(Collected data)
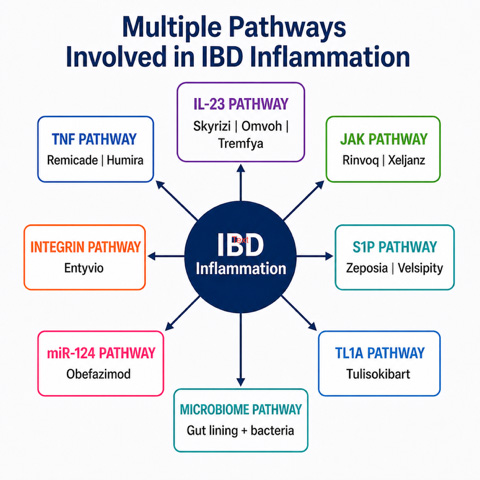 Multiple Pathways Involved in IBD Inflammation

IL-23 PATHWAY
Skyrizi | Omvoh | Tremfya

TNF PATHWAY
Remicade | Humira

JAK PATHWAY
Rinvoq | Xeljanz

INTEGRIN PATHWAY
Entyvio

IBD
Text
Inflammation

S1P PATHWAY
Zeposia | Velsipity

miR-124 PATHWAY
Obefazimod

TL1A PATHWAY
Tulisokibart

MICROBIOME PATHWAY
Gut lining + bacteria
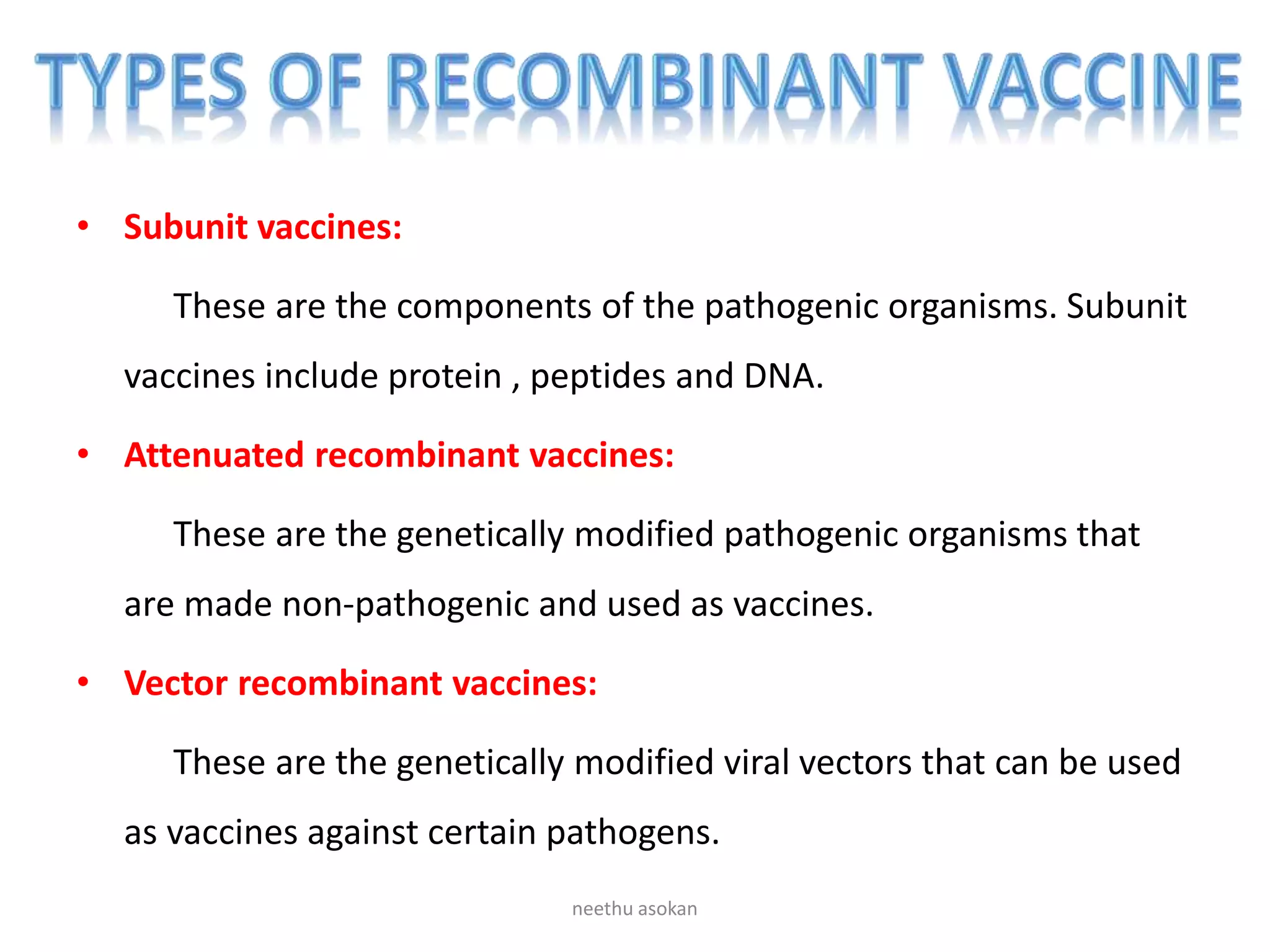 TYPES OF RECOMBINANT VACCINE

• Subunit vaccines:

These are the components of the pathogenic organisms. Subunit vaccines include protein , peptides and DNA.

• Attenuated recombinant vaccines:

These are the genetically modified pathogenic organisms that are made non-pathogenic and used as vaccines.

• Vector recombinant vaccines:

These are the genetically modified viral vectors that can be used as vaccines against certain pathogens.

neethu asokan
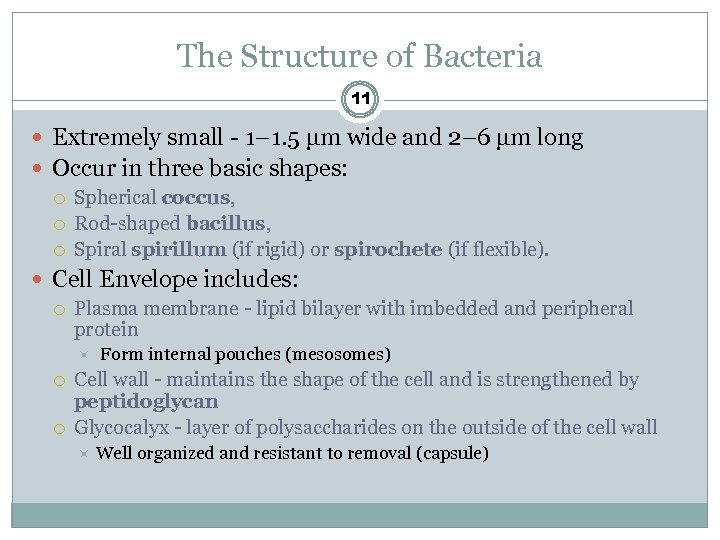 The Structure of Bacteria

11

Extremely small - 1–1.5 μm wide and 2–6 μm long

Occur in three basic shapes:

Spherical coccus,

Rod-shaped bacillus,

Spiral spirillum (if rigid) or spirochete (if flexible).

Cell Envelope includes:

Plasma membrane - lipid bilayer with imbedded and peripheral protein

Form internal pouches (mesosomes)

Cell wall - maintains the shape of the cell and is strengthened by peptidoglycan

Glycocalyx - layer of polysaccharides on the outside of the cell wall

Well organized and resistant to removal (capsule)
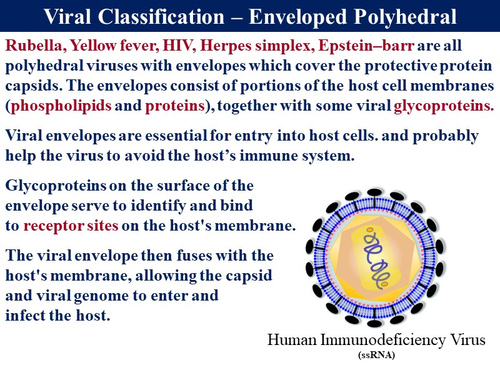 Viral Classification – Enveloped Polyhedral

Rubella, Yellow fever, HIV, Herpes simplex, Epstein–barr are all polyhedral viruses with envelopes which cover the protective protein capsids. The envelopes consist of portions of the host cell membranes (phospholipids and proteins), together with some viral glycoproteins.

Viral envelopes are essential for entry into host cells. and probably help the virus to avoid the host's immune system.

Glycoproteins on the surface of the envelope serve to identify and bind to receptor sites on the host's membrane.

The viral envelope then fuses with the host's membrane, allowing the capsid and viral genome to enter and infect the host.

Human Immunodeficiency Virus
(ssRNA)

▶ [YOUR INSTRUCTIONS]
Please print the data above in its entirety, exactly, but without any picture.

▶ [COMPLETED EXERCISE]
 Multiple Pathways Involved in IBD Inflammation

IL-23 PATHWAY
Skyrizi | Omvoh | Tremfya

TNF PATHWAY
Remicade | Humira

JAK PATHWAY
Rinvoq | Xeljanz

INTEGRIN PATHWAY
Entyvio

IBD
Text
Inflammation

S1P PATHWAY
Zeposia | Velsipity

miR-124 PATHWAY
Obefazimod

TL1A PATHWAY
Tulisokibart

MICROBIOME PATHWAY
Gut lining + bacteria
 TYPES OF RECOMBINANT VACCINE

• Subunit vaccines:

These are the components of the pathogenic organisms. Subunit vaccines include protein , peptides and DNA.

• Attenuated recombinant vaccines:

These are the genetically modified pathogenic organisms that are made non-pathogenic and used as vaccines.

• Vector recombinant vaccines:

These are the genetically modified viral vectors that can be used as vaccines against certain pathogens.

neethu asokan
 The Structure of Bacteria

11

Extremely small - 1–1.5 μm wide and 2–6 μm long

Occur in three basic shapes:

Spherical coccus,

Rod-shaped bacillus,

Spiral spirillum (if rigid) or spirochete (if flexible).

Cell Envelope includes:

Plasma membrane - lipid bilayer with imbedded and peripheral protein

Form internal pouches (mesosomes)

Cell wall - maintains the shape of the cell and is strengthened by peptidoglycan

Glycocalyx - layer of polysaccharides on the outside of the cell wall

Well organized and resistant to removal (capsule)
 Viral Classification – Enveloped Polyhedral

Rubella, Yellow fever, HIV, Herpes simplex, Epstein–barr are all polyhedral viruses with envelopes which cover the protective protein capsids. The envelopes consist of portions of the host cell membranes (phospholipids and proteins), together with some viral glycoproteins.

Viral envelopes are essential for entry into host cells. and probably help the virus to avoid the host's immune system.

Glycoproteins on the surface of the envelope serve to identify and bind to receptor sites on the host's membrane.

The viral envelope then fuses with the host's membrane, allowing the capsid and viral genome to enter and infect the host.

Human Immunodeficiency Virus
(ssRNA)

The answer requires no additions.